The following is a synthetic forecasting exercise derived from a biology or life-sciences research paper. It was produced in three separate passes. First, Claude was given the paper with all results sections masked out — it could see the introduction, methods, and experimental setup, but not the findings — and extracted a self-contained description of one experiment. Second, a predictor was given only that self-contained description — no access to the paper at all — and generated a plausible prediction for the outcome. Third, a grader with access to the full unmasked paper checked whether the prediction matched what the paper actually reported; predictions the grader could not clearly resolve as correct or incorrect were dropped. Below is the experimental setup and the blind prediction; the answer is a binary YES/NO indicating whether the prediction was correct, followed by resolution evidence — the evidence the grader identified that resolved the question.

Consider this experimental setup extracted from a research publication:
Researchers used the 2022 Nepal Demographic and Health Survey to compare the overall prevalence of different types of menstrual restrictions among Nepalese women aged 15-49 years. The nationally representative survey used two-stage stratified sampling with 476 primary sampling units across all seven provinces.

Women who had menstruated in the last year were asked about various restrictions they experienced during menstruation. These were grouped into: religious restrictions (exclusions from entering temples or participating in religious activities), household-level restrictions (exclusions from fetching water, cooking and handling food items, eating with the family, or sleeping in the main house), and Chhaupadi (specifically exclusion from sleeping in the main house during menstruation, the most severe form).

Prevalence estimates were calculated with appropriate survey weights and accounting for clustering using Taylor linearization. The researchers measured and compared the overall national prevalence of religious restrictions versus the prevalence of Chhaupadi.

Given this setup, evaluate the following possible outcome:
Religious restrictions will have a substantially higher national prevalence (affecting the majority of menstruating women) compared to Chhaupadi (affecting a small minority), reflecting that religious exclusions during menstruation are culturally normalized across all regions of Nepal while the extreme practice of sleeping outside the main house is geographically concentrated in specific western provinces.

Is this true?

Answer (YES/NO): YES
- - - - -
■ What you have to do:
Whenever a line in the data holds "Nepal", copy that line.

■ Written answer:
Researchers used the 2022 Nepal Demographic and Health Survey to compare the overall prevalence of different types of menstrual restrictions among Nepalese women aged 15-49 years. The nationally representative survey used two-stage stratified sampling with 476 primary sampling units across all seven provinces.
Religious restrictions will have a substantially higher national prevalence (affecting the majority of menstruating women) compared to Chhaupadi (affecting a small minority), reflecting that religious exclusions during menstruation are culturally normalized across all regions of Nepal while the extreme practice of sleeping outside the main house is geographically concentrated in specific western provinces.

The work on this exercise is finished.